So what do I want to tell women of tomorrow about the brilliant decades that lie ahead? I want to tell them about how good they can be. I want to tell them about joy.

Save Space

No, not Safe Space as there is no such thing.  Maybe in one’s home if one’s home is built like a fortress and you don’t allow negative thought or ideas inside so that eliminates the internet, TV, Movies or Books. Sounds like a lot of fun!  But save some space in that bunker for those who are afraid of living.  That will be a hell of a big bunker.

In the real world people are assholes and some more than others.  Again if you never leave the bubble you may not know that and since I spent my summer going to “secondary” cities I can assure that people are people and most people are pretty fucking amazing.  True there are idiots but that is in just a stupid way not a dangerous way.
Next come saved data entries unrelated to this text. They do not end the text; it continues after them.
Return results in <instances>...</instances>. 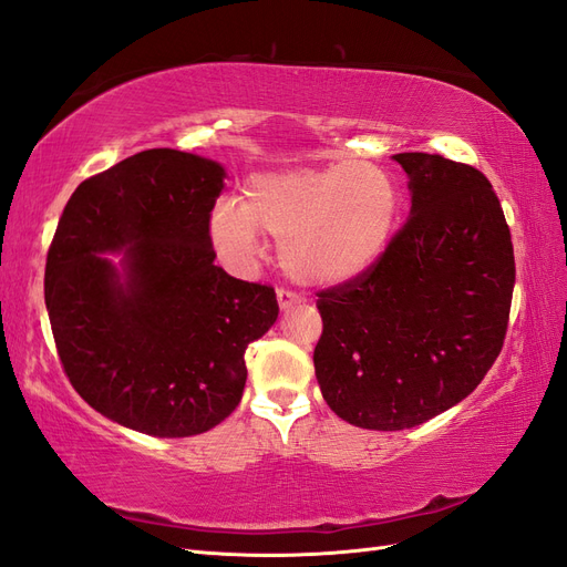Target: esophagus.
<instances>
[{
  "label": "esophagus",
  "mask_w": 567,
  "mask_h": 567,
  "mask_svg": "<svg viewBox=\"0 0 567 567\" xmlns=\"http://www.w3.org/2000/svg\"><path fill=\"white\" fill-rule=\"evenodd\" d=\"M277 300H279V307H281L284 312L290 310V307H296V305H302V302H305L302 296L293 293V290H288V288H279V290H277Z\"/></svg>",
  "instance_id": "34e87169"
}]
</instances>
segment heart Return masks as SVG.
Wrapping results in <instances>:
<instances>
[{
	"label": "heart",
	"instance_id": "obj_1",
	"mask_svg": "<svg viewBox=\"0 0 567 567\" xmlns=\"http://www.w3.org/2000/svg\"><path fill=\"white\" fill-rule=\"evenodd\" d=\"M400 210L398 182L373 163L288 167L250 177L244 203L219 200L210 236L229 265L246 269L269 234L298 281L336 286L381 260Z\"/></svg>",
	"mask_w": 567,
	"mask_h": 567
}]
</instances>
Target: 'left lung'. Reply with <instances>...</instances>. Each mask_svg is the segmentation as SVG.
<instances>
[{
  "label": "left lung",
  "instance_id": "left-lung-1",
  "mask_svg": "<svg viewBox=\"0 0 567 567\" xmlns=\"http://www.w3.org/2000/svg\"><path fill=\"white\" fill-rule=\"evenodd\" d=\"M392 158L409 177L406 225L362 277L317 293L321 394L369 431H404L468 398L502 352L516 284L487 177L431 153Z\"/></svg>",
  "mask_w": 567,
  "mask_h": 567
}]
</instances>
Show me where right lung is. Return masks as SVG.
Wrapping results in <instances>:
<instances>
[{"label":"right lung","mask_w":567,"mask_h":567,"mask_svg":"<svg viewBox=\"0 0 567 567\" xmlns=\"http://www.w3.org/2000/svg\"><path fill=\"white\" fill-rule=\"evenodd\" d=\"M225 177L215 161L148 148L84 179L59 219L44 302L63 371L132 431L188 437L225 421L246 388V348L279 317L271 286L215 265Z\"/></svg>","instance_id":"obj_1"}]
</instances>
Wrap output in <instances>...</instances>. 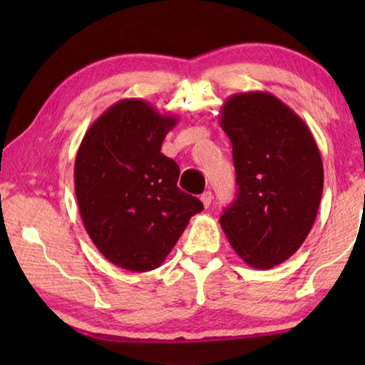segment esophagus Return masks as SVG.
Listing matches in <instances>:
<instances>
[{
  "instance_id": "obj_1",
  "label": "esophagus",
  "mask_w": 365,
  "mask_h": 365,
  "mask_svg": "<svg viewBox=\"0 0 365 365\" xmlns=\"http://www.w3.org/2000/svg\"><path fill=\"white\" fill-rule=\"evenodd\" d=\"M201 202H202V206H205V207L211 206V202H212V193H211V191H205V193L201 195Z\"/></svg>"
}]
</instances>
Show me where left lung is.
I'll list each match as a JSON object with an SVG mask.
<instances>
[{"mask_svg": "<svg viewBox=\"0 0 365 365\" xmlns=\"http://www.w3.org/2000/svg\"><path fill=\"white\" fill-rule=\"evenodd\" d=\"M220 127L232 141L238 193L220 215L235 252L270 269L304 243L319 211L324 164L304 120L274 95L228 98Z\"/></svg>", "mask_w": 365, "mask_h": 365, "instance_id": "left-lung-1", "label": "left lung"}]
</instances>
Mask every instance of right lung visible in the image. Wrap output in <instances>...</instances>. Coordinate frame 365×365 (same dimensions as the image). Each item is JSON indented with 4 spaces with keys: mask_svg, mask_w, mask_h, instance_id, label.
I'll use <instances>...</instances> for the list:
<instances>
[{
    "mask_svg": "<svg viewBox=\"0 0 365 365\" xmlns=\"http://www.w3.org/2000/svg\"><path fill=\"white\" fill-rule=\"evenodd\" d=\"M175 115L128 98L86 130L73 168L78 211L101 255L130 272L158 269L202 211L177 187L180 169L160 146Z\"/></svg>",
    "mask_w": 365,
    "mask_h": 365,
    "instance_id": "right-lung-1",
    "label": "right lung"
}]
</instances>
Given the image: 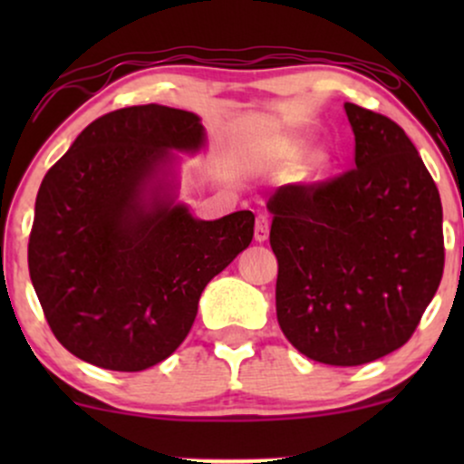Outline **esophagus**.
Here are the masks:
<instances>
[{"label": "esophagus", "mask_w": 464, "mask_h": 464, "mask_svg": "<svg viewBox=\"0 0 464 464\" xmlns=\"http://www.w3.org/2000/svg\"><path fill=\"white\" fill-rule=\"evenodd\" d=\"M270 233V220L266 214H259L257 220H255V239L257 242H266Z\"/></svg>", "instance_id": "esophagus-1"}]
</instances>
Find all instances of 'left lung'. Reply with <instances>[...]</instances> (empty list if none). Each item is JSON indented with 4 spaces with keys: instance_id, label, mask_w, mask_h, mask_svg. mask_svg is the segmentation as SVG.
Listing matches in <instances>:
<instances>
[{
    "instance_id": "left-lung-1",
    "label": "left lung",
    "mask_w": 464,
    "mask_h": 464,
    "mask_svg": "<svg viewBox=\"0 0 464 464\" xmlns=\"http://www.w3.org/2000/svg\"><path fill=\"white\" fill-rule=\"evenodd\" d=\"M355 168L268 198L276 321L310 360L360 366L412 338L445 266L443 207L391 117L344 104Z\"/></svg>"
}]
</instances>
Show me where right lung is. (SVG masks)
Instances as JSON below:
<instances>
[{"label":"right lung","mask_w":464,"mask_h":464,"mask_svg":"<svg viewBox=\"0 0 464 464\" xmlns=\"http://www.w3.org/2000/svg\"><path fill=\"white\" fill-rule=\"evenodd\" d=\"M200 120L159 104L92 121L47 169L28 242L30 279L52 334L109 371L150 369L179 349L205 285L253 239V211L196 220L146 189L169 150H198Z\"/></svg>","instance_id":"add662e5"}]
</instances>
Okay exception Resting Dump Face in Chief who simply due to his position is in the latter but until the morons of America actually elected him he was more of the former.  But I have been most lucky to have discovered cities that are no longer flyover to me.

But as a woman of a certain age I have one advantage that can be also a disadvantage the invisibility of presence.  I am outgoing and that enables me to generate conversations, have a radar that let’s me assess a situation and quickly extricate myself from potential problems.  Add to this an amazing memory for faces (not names I truly rarely give a shit and then immediately forget them when not in use.  I never said I wasn’t a bitch) that allows me to recall who I have encountered before and what flag (if any) was raised.  I am much more in alert now a days than I was before in life when someone I knew did try to kill me but once burned once learned.

And that is why I don’t date anymore.  I have no way to meet men in safe spaces which would enable me to learn more about them while SPEAKING to them face to face, meeting friends and seeing them in their element be that the gym, at work or some social environment that gives a fuller picture.  In today’s world we just have and app for that.

Really have we not learned anything?  The endless tales of harm including murder from Craigslist. The Ashley Madison scandal. The Grindr house of horrors  which makes one label this a killer app in every sense of the word.   Then we have endless stories about other dating sites that have led to women and men being robbed, assaulted and raped. 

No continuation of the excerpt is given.